Gabriel Nessi

Gabriel Nessi

Renaming SQL tables with low production downtime

Renaming messy SQL tables and column names to a cleaner format following best practices and reducing production downtime to the minimum.


Context#

Let's start by giving a bit of context. 365Talents is a startup that was born 8 years ago and, like many lean startups, the development was done by interns and various developers that are no longer working here, the technology we used back then is no longer the same technology we use today, we have managed to migrate big parts of our legacy code, from PHP to NodeJS, from Angular to VueJS and also SQL tables to a cleaner format following best practices. Yes, our database tables and columns were written in a mix of snake_case and PascalCase as well as both in French and English. 🤦🏻‍♂️

I know, right? Actually this is only an aesthetic problem, of course it works, but for developers it was a real pain to read, specially for the newcomers for whom French is not their native language, like me. Some efforts were done, for example we mapped the French column names to English in our ORM models, but still a lot of legacy queries in Knex were still using the French names.

What's the plan?#

At 365Talents we have a specific day every two weeks to handle the technical debt, and renaming the SQL tables was a perfect candidate. Our starting point was to gather some best practices that fitted our needs:

  • English only
  • snake_case
  • Singular names for tables and columns, for instance user or skill
  • Relation tables for many to many relations have to be named table1_table2 table1 being the most important entity of the two, for instance user_skill
  • ORM models would also have a singular name

Once the rules were defined, well, everything was set, let's migrate some names! err... no... 😟 In the first migration, we had a 5 min downtime in production and it was just a tiny table having not so many columns, thankfully we started with something simple.

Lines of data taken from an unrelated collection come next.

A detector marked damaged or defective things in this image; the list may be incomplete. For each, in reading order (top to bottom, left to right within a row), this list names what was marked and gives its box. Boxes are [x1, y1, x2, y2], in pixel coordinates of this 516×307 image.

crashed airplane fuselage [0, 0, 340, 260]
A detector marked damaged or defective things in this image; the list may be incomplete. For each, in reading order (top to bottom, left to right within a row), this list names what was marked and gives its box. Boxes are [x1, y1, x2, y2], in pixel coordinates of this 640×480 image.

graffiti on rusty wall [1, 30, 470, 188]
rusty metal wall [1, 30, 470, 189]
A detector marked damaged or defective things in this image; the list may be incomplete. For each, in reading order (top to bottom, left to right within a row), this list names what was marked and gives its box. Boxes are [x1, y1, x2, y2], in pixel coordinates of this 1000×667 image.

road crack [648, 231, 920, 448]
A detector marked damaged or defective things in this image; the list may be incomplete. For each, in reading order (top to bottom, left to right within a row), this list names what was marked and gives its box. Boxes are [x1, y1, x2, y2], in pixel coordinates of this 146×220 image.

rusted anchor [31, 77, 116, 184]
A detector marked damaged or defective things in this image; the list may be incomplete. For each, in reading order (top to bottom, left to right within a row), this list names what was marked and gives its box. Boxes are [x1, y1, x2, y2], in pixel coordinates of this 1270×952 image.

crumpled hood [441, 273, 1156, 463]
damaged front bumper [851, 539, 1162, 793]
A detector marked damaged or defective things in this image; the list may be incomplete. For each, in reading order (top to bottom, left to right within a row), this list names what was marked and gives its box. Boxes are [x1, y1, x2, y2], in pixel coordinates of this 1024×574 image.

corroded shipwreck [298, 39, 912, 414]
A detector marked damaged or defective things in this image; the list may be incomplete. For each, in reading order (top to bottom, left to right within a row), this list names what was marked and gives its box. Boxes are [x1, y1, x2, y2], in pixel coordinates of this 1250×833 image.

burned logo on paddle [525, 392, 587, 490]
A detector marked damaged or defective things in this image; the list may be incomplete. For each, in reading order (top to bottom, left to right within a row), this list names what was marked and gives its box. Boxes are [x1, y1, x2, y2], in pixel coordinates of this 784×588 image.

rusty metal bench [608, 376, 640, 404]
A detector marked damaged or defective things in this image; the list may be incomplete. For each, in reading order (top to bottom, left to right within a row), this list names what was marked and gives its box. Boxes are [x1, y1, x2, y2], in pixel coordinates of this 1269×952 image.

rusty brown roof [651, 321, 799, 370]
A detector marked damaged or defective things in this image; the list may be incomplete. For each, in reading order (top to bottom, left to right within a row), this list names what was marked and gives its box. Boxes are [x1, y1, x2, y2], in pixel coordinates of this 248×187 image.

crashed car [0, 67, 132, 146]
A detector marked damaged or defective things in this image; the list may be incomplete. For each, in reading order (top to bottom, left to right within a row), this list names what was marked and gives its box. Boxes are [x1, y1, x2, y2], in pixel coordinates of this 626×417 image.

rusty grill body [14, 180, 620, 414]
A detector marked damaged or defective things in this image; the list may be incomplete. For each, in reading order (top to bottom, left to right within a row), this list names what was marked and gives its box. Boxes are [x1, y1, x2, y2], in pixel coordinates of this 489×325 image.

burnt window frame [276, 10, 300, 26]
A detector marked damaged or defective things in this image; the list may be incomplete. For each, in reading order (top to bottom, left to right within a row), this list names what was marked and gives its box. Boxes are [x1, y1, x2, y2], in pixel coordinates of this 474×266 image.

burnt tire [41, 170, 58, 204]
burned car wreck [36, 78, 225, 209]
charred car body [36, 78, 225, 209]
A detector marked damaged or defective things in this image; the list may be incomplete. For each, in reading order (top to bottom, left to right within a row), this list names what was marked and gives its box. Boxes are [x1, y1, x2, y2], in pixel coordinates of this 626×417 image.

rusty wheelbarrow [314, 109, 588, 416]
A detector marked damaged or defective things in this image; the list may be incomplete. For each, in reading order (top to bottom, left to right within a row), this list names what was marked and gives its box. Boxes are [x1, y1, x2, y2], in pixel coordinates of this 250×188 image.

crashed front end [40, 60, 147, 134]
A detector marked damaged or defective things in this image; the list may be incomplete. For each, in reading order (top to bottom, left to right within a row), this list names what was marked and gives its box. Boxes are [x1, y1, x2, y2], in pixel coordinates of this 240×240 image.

We still had plenty of tables to rename, we had to look for a solution to reduce the downtime, even though, the deployment is always done during lunch time in France, we also have users in other time zones that might still be affected.

What was the issue ?#

Let's say we have a table utilisateur that needs to be renamed to user. We create the migration that does exactly that, and separately, we replace by user all the instances in the codebase where we use utilisateur. As we merge our PR into master, the shipping process will first run the migration, renaming utilisateur to user. That happens instantly in the database of our clients, while the current production code is still pointing to the table utilisateur, so this creates a downtime as the table utilisateur cannot be found until the new code pointing to the user table is deployed. As shown in the diagram below.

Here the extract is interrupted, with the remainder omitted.